El informe sugiere que existen otros factores que pueden aumentar el riesgo de tromboembolismo venoso durante un viaje, entre ellos la obesidad, una altura extremadamente alta o baja (superior a 1,9 m o inferior a 1,6 m), el uso de anticonceptivos orales y las enfermedades sanguíneas hereditarias.
Los expertos sugieren que el movimiento ascendente y descendente de la articulación del tobillo puede ejercitar los músculos de la pantorrilla y promover el flujo sanguíneo en las venas de la pantorrilla, reduciendo así el estancamiento de la sangre.
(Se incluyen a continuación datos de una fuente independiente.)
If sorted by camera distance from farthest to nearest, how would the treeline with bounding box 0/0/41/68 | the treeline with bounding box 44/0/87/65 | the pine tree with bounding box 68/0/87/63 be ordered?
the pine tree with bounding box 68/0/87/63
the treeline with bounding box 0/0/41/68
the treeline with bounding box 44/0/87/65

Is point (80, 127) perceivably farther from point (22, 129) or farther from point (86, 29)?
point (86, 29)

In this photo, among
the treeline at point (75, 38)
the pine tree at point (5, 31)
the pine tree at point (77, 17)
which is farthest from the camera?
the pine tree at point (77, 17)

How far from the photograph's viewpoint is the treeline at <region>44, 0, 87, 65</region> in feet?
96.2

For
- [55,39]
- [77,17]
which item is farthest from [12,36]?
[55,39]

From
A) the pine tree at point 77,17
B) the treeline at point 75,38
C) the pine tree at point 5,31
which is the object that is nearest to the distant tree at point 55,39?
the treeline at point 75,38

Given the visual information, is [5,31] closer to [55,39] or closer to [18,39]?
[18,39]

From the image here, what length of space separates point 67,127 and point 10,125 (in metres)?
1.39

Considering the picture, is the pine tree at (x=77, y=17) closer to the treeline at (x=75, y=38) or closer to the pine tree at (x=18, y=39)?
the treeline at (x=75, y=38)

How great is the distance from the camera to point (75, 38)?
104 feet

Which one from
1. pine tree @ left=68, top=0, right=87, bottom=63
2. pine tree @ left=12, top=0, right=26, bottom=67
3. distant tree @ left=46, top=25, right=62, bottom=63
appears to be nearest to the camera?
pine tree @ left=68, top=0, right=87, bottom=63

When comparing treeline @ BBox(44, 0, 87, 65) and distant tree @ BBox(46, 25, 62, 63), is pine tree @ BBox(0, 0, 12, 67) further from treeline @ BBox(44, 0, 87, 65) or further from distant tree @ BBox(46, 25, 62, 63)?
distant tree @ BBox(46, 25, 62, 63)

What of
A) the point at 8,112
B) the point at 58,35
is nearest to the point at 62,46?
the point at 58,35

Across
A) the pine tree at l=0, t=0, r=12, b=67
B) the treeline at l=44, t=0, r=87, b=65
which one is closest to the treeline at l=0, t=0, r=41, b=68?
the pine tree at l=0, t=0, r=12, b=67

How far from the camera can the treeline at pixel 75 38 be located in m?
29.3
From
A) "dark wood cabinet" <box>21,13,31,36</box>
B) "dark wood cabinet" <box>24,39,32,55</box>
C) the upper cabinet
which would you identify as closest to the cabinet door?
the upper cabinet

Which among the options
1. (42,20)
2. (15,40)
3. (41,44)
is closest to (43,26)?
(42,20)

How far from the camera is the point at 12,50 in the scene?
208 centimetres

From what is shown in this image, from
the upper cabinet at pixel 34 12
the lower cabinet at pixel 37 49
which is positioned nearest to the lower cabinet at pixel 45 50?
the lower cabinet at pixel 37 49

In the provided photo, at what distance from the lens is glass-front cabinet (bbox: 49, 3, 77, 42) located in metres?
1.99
Además, se debe evitar usar ropa ajustada al viajar, ya que puede provocar estancamiento de la sangre.
En el año 2000, la muerte de una joven británica en un vuelo de larga distancia en Australia a causa de una embolia pulmonar atrajo la atención de los medios de comunicación y del público sobre el riesgo de trombosis en viajeros de larga distancia. La OMS puso en marcha el Proyecto Mundial sobre Riesgos de Viajes en 2001. El objetivo de la primera fase era confirmar si los viajes aumentan el riesgo de tromboembolia venosa y determinar la gravedad del riesgo. Una vez obtenida la financiación suficiente, se iniciará un segundo estudio por fases para identificar medidas preventivas eficaces.
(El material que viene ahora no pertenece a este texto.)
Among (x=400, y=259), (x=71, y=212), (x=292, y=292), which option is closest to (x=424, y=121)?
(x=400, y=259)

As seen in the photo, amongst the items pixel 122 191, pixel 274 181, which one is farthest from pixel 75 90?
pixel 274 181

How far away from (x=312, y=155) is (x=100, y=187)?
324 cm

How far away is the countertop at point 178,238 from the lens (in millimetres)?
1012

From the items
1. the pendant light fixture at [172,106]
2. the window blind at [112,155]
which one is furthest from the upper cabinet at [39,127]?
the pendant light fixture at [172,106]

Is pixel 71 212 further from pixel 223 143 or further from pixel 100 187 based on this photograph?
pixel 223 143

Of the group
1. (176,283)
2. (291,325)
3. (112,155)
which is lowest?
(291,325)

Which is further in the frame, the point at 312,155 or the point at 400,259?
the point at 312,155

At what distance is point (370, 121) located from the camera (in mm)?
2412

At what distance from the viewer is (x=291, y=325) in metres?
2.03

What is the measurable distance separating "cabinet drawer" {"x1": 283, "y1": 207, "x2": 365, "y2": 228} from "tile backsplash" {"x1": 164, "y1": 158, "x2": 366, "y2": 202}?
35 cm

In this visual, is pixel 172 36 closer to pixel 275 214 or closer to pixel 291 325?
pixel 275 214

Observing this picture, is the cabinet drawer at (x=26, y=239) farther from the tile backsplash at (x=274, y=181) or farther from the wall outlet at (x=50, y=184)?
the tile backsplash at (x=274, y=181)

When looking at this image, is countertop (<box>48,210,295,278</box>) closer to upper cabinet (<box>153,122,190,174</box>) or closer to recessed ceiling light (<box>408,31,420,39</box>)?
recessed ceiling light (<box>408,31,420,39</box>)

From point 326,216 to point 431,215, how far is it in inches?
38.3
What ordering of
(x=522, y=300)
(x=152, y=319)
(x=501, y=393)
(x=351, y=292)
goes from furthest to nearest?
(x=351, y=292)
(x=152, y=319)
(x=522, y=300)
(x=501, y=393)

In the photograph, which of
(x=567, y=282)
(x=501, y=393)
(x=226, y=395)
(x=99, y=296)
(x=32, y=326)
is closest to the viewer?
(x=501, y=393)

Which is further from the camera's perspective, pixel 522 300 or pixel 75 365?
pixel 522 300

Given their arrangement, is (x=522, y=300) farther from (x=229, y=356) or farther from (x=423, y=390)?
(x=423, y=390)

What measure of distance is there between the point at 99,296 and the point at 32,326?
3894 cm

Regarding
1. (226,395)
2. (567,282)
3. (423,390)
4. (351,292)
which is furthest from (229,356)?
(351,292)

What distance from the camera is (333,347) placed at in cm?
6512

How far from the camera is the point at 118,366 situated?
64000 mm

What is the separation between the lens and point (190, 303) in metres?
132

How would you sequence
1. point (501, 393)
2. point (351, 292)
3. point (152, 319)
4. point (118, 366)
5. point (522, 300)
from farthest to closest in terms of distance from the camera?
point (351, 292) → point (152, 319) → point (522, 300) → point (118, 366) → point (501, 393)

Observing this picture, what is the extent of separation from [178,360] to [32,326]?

Según la OMS, las dos manifestaciones más comunes de la tromboembolia venosa son la trombosis venosa profunda y la embolia pulmonar. La trombosis venosa profunda es una afección en la que se forma un coágulo sanguíneo o trombo en una vena profunda, generalmente en la parte inferior de la pierna. Los síntomas de la trombosis venosa profunda son principalmente dolor, sensibilidad e hinchazón en la zona afectada.
La tromboembolia se produce cuando un coágulo sanguíneo en las venas de las extremidades inferiores (debido a una trombosis venosa profunda) se desprende y viaja por el cuerpo hasta los pulmones, donde se deposita y obstruye el flujo sanguíneo. Esto se denomina embolia pulmonar. Los síntomas incluyen dolor torácico y dificultad para respirar.
La tromboembolia venosa se puede detectar mediante seguimiento médico y tratar, pero si no se trata puede poner en peligro la vida, advirtió la OMS.